The Space Between Me and the World
Self-reflection is one of those experiences that makes you sit with yourself. Not the filtered version. Not the “public-facing” version. Just… you. The truth of who you are when nobody’s watching.
A lot of times, we’re easily guided into looking at others and their flaws. It’s safer that way—easier to critique than to confront. So we build these invisible walls to protect us from our mirror. But when it comes to relationships—whether romantic, platonic, or professional—the mirror always finds us.
And I’ll be the first to admit: I’ve struggled.
Not just in love, but in friendship. In business. In community. I’ve struggled because I am, by nature, a private person. Secluded. I love my space. I love silence. I can go hours, days—sometimes longer—without interaction and be completely content. I don’t need company to feel alive. I don’t crave presence to feel whole.
But this part of me? This deeply rooted need for solitude? It has strained many of my relationships. Most people need people. They thrive on energy exchange, on conversation, on closeness. They want to be seen, heard, held—often.
And then there’s me.
People struggle with my distance. With how hard it is to get close. Not because I’m trying to push anyone away, but because I’m constantly trying to maintain a balance of my energy, my space, my peace. And the truth is, most of the time, when I do let someone in, it disrupts that balance. It stirs chaos in my calm. Being around people for too long drains me—even when the energy is good—and I need time to decompress from even the lightest human contact.
It’s not that most people are toxic or harmful. It’s that their need to access my emotions, my vulnerability, my attention… depletes me. I’m selfish with my openness. Not in a cruel way, but in a way that protects my reserves. And I’m still figuring out whether that’s a good or bad thing.
If you asked 100 people, I’m sure 95 would say it’s unhealthy. But I have to ask—unhealthy for whom? For me? Or for those who don’t know how to live without constant social interaction?
We celebrate extroverts. The loud ones. The social butterflies. The ones who light up in a room full of people. And that’s fine—they should be celebrated. But introverts like me? We’re often misunderstood. We’re seen as distant, rude, emotionless, or hiding. And some days, I might be all those things—but more often, I’m just tired.
When I am around people, I’m fully present. Engaged. Energetic, even. But after that? You might not hear from me for a while. It’s not personal. It’s how I refuel.
This is why I’m selective with who I let into my life. I’ve learned that not everyone can handle my lifestyle—and they don’t have to. I don’t expect them to. But those who do? The ones who understand that my silence isn’t distance, but restoration? Those are the people I hold dear.

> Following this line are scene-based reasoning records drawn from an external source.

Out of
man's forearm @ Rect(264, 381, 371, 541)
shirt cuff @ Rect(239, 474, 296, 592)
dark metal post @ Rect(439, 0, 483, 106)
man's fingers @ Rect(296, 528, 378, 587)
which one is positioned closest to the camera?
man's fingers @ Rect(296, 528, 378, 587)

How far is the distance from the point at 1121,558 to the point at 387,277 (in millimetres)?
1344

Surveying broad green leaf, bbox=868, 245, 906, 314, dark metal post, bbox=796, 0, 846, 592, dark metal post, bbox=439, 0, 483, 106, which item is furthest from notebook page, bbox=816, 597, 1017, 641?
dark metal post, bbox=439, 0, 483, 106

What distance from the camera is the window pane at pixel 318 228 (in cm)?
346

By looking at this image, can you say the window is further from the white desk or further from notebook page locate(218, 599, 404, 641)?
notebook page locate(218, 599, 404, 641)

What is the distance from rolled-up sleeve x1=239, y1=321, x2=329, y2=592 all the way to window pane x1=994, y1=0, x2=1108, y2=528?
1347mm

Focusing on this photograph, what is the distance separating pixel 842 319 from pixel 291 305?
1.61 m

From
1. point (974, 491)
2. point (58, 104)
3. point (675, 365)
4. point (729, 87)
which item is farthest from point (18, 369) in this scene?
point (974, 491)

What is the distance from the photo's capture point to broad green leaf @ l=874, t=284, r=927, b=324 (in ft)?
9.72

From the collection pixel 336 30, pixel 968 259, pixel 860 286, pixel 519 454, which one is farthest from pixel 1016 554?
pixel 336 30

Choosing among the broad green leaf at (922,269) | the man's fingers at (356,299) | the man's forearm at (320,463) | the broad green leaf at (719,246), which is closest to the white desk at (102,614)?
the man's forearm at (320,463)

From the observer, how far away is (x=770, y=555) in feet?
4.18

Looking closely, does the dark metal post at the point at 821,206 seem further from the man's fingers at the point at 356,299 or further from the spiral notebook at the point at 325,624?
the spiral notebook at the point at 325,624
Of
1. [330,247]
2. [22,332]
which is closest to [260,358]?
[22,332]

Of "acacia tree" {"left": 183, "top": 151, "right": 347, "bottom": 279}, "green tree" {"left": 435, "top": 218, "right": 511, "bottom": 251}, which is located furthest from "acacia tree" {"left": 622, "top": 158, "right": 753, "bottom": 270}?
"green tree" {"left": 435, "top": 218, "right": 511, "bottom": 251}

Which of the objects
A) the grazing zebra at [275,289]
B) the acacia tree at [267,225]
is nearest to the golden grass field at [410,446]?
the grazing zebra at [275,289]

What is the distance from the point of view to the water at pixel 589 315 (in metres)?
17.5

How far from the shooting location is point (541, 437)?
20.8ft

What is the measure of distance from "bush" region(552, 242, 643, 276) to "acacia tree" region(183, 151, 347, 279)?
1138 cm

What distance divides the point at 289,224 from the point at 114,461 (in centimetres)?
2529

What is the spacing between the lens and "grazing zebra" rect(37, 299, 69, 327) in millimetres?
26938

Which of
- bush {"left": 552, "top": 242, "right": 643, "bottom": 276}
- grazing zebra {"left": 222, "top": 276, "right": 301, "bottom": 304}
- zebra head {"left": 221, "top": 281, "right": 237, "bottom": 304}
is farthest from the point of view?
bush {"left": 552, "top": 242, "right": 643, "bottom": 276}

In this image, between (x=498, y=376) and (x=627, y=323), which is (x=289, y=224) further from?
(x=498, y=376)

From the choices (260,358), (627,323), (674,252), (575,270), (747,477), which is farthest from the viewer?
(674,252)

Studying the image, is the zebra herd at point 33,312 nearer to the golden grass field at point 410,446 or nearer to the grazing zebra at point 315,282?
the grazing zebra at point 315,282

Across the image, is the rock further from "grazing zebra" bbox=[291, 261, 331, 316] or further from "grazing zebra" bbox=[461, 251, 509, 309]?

Maintaining friendships without losing myself has taken intentionality. And I’ve learned: if you’re honest from the beginning about how you operate, you allow others to choose. The ones who can handle your rhythm will stay. The ones who can’t, won’t. That’s not rejection—it’s just truth.
Relationships are a choice. Friendships are a choice. Nothing is owed. So when someone walks away, I let them. And when someone stays, I honor that.
But at the end of the day, I live to please myself. Because it’s me who has to sit with the consequences of my choices. And when I’m balanced and whole, I can show up better for the people I do let in.
Yes, no man is an island. We all need people. For business. For growth. For connection. But people can only walk with you so far. When it’s time to make hard decisions, they go home to their lives, and you’re left with yours. That’s not abandonment; that’s reality.
So I’ve learned to be okay with myself. To pray by myself. To push myself. To choose my direction after considering everyone else’s advice. Because at the end of the day, the voice I trust the most is the one inside me. And I need space to hear that voice.
Alone time isn’t loneliness. It’s clarity. It’s a recharge. It’s survival.
So, where do you fall in this?
Are you an extrovert or introvert?
Do people fill your cup—or drain it?
Do you need noise or crave quiet?
Whatever your answer, just make sure it’s yours. Know who you are. Know how you tick. And build a life that honors that.